Stützung von Herz und Kreislauf

Glukosehaltige, körperwarme Getränke

Beispiele: warmes Vollbad (37°C), heißer Kaffee, Herz-, Kreislaufmittel, künstliche Atmung




Lokale Erfrierung

Betroffen sind v.a. die Akren (z.B.: Nase, Ohren, Finger, Zehen), in schwereren Fällen auch größere Abschnitte der Extremitäten, v.a. die Beine

Unterschieden in 3 (manchmal 4) Grade:

1. Grad: Blasse, kalte Haut mit herabgesetztem Gefühl. Bei Wiedererwärmung kommt es zu einer brennenden Rötung

2. Grad: Blasenbildung und Schwellung, bläuliche Verfärbung. Bei richtiger Wiedererwärmung ist kein bleibender Schaden zu erwarten

3. Grad: Gewebsschädigung, -tod. Es handelt sich um eine irreversible Schädigung

Behandlung:

Bei E.en 1. und 2. Grades kann es gelingen den normalen Kreislauf wiederherzustellen und die E. auszuheilen; E.en 3. Grades können manchmal geheilt werden, meist muß das befallene Glied jedoch entfernt werden.

Erfrierungen 1. und 2. Grades:            Durchblutung durch hautreizende Frostsalben fördern, ggf. Massage und/oder aktive Bewegung (v.a. bei E.en 1. Grades)

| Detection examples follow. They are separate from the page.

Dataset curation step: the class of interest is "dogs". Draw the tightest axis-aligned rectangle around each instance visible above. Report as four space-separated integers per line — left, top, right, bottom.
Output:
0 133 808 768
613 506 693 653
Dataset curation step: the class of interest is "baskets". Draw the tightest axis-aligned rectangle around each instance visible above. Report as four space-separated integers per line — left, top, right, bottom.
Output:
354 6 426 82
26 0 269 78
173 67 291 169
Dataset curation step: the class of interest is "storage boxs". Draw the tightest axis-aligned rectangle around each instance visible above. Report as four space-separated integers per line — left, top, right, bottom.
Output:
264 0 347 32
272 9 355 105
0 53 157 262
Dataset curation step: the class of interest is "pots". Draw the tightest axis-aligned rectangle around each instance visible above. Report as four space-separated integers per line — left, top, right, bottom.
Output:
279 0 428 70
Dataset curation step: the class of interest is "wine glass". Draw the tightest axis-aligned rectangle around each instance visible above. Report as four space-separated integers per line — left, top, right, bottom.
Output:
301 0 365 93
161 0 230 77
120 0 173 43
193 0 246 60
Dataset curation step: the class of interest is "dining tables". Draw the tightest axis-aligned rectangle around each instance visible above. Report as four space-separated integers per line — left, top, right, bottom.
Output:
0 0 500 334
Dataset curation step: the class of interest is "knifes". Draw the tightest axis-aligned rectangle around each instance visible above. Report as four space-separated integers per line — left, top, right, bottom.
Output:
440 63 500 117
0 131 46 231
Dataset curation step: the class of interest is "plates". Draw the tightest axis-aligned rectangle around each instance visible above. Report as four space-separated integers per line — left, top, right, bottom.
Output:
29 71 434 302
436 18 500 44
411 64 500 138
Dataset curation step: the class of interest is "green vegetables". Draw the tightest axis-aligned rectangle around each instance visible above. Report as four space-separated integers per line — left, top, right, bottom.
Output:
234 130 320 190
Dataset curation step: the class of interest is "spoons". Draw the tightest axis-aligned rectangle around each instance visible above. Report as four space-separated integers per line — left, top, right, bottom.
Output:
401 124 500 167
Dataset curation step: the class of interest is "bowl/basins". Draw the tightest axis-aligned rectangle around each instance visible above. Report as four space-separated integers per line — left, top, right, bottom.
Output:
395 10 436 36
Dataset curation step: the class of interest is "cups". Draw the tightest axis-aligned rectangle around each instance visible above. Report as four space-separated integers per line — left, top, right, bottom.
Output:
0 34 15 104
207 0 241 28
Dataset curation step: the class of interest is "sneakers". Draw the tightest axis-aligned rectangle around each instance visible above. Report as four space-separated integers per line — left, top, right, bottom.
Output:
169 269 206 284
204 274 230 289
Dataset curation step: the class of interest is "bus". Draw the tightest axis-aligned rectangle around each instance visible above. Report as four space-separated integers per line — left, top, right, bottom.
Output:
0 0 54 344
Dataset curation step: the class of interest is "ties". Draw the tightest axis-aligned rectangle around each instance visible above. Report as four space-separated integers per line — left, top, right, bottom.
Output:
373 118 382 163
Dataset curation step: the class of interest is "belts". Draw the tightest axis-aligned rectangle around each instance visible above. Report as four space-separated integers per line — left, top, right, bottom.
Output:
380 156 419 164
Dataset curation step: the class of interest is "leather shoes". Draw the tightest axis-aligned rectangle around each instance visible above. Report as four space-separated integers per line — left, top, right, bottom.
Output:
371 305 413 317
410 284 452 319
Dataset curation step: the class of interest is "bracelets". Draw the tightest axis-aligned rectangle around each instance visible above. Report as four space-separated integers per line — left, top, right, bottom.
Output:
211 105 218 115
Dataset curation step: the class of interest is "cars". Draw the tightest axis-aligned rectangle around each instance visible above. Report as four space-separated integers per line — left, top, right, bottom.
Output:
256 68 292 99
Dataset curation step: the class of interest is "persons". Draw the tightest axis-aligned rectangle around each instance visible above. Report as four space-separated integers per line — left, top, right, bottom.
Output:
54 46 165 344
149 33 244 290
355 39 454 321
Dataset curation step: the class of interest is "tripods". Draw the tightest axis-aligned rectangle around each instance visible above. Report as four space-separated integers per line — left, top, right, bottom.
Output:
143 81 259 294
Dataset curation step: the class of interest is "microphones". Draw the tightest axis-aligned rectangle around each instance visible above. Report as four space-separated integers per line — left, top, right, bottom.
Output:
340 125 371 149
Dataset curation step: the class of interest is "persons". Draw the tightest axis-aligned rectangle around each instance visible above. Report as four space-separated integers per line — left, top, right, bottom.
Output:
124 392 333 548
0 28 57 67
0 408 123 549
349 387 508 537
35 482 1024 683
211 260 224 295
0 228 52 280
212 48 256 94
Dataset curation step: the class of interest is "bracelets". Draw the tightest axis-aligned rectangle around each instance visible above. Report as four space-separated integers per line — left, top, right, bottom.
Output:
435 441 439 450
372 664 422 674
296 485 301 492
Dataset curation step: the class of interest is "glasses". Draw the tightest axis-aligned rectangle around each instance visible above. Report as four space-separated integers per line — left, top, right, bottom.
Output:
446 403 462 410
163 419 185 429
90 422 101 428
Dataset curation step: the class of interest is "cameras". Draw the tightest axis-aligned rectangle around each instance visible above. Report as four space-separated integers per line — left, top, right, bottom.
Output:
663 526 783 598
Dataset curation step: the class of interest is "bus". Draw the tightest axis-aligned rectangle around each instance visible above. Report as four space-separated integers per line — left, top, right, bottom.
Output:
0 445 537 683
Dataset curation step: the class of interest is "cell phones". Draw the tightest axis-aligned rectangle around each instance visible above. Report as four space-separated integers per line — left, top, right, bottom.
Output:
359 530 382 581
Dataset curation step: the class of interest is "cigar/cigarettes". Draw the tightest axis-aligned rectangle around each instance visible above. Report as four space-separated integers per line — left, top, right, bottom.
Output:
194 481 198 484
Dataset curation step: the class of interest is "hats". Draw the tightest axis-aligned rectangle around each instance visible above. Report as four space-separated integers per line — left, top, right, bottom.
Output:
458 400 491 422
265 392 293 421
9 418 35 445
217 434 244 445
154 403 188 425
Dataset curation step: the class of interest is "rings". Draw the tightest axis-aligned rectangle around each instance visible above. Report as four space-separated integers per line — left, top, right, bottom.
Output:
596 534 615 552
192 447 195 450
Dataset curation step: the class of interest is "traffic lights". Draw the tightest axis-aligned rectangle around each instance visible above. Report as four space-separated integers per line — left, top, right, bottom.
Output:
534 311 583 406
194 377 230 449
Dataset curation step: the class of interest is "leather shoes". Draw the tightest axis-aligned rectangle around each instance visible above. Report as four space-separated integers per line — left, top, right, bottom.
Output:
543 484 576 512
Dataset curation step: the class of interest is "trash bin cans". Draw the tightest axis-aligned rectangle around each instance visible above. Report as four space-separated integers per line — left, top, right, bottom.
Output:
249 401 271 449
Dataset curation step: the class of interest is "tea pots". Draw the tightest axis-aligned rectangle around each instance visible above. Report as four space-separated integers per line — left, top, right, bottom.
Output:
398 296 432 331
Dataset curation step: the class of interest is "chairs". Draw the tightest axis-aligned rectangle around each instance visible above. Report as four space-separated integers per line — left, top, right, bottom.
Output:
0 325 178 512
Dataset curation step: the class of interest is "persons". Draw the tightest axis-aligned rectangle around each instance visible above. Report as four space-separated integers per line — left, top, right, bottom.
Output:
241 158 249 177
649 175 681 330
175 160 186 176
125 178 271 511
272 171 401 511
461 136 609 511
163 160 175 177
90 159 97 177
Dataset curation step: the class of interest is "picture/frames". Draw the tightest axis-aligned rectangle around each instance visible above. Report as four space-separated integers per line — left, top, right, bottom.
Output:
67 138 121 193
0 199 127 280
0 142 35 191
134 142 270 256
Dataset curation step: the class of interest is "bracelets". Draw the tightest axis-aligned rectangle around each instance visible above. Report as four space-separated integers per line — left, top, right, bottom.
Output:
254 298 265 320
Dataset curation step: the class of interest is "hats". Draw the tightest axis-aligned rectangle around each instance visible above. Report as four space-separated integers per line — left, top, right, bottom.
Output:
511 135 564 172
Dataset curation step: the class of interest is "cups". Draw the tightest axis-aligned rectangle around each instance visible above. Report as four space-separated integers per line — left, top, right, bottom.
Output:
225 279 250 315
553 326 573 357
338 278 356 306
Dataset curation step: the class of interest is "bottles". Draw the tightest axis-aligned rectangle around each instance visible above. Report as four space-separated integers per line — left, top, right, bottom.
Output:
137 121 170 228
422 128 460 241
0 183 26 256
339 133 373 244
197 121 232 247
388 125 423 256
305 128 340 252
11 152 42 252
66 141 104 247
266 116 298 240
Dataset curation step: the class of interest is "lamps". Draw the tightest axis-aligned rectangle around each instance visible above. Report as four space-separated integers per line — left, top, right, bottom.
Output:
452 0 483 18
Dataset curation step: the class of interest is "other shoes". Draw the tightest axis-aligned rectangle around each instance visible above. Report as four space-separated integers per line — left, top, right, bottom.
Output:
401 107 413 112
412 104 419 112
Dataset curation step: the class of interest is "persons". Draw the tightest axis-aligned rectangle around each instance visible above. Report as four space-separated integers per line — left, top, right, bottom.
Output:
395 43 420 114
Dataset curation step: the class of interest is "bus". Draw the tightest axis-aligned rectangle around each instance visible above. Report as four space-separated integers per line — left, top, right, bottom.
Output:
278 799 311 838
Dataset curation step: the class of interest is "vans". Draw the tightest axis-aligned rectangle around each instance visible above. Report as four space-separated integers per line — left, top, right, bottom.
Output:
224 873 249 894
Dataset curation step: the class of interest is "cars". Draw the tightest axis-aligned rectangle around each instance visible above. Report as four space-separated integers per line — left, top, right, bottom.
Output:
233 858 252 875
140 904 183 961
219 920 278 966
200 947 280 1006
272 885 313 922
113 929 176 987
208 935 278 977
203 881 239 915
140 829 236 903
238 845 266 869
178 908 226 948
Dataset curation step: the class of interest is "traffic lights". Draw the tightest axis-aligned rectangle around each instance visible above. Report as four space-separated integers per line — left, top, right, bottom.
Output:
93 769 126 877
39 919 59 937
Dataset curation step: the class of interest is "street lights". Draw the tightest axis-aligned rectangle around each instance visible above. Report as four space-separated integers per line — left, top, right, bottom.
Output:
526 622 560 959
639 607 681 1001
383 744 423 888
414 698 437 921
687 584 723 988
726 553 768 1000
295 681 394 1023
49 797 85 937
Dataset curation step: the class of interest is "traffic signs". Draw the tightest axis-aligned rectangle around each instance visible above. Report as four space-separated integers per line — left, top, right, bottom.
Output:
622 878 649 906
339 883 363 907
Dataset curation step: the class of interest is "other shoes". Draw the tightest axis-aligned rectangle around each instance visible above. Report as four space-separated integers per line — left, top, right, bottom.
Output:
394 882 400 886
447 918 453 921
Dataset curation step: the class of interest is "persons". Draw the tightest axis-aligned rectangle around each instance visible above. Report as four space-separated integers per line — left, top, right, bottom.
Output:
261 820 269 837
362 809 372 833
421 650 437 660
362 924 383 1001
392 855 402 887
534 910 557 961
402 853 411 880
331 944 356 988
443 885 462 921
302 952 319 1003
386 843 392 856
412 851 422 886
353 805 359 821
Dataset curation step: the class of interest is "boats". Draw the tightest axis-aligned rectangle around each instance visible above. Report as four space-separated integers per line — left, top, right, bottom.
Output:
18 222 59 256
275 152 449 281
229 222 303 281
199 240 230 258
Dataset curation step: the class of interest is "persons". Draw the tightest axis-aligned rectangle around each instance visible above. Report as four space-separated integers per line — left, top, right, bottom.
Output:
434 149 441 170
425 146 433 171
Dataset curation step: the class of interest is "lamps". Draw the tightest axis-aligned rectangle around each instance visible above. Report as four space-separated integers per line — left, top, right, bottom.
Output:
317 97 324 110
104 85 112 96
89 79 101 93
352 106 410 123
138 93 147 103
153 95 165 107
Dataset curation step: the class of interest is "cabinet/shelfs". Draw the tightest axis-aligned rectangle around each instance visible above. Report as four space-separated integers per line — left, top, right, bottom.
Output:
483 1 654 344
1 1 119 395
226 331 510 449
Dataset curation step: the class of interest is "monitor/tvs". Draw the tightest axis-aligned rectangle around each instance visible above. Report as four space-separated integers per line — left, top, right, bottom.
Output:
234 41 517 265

Erfrierungen 3. Grades:                       Aufbringen von Feuchtigkeit und Salben vermeiden;

Anwenden gefäßerweiternder Mittel (Sympathikusblockade) Versagt die konservative Behandlung: sofortige Amputation

Zunächst müssen jedoch durch eine allg. Erwärmung des Gesamtorganismus die verengten Gefäße  am Ort der Erfrierung wieder erweitert werden.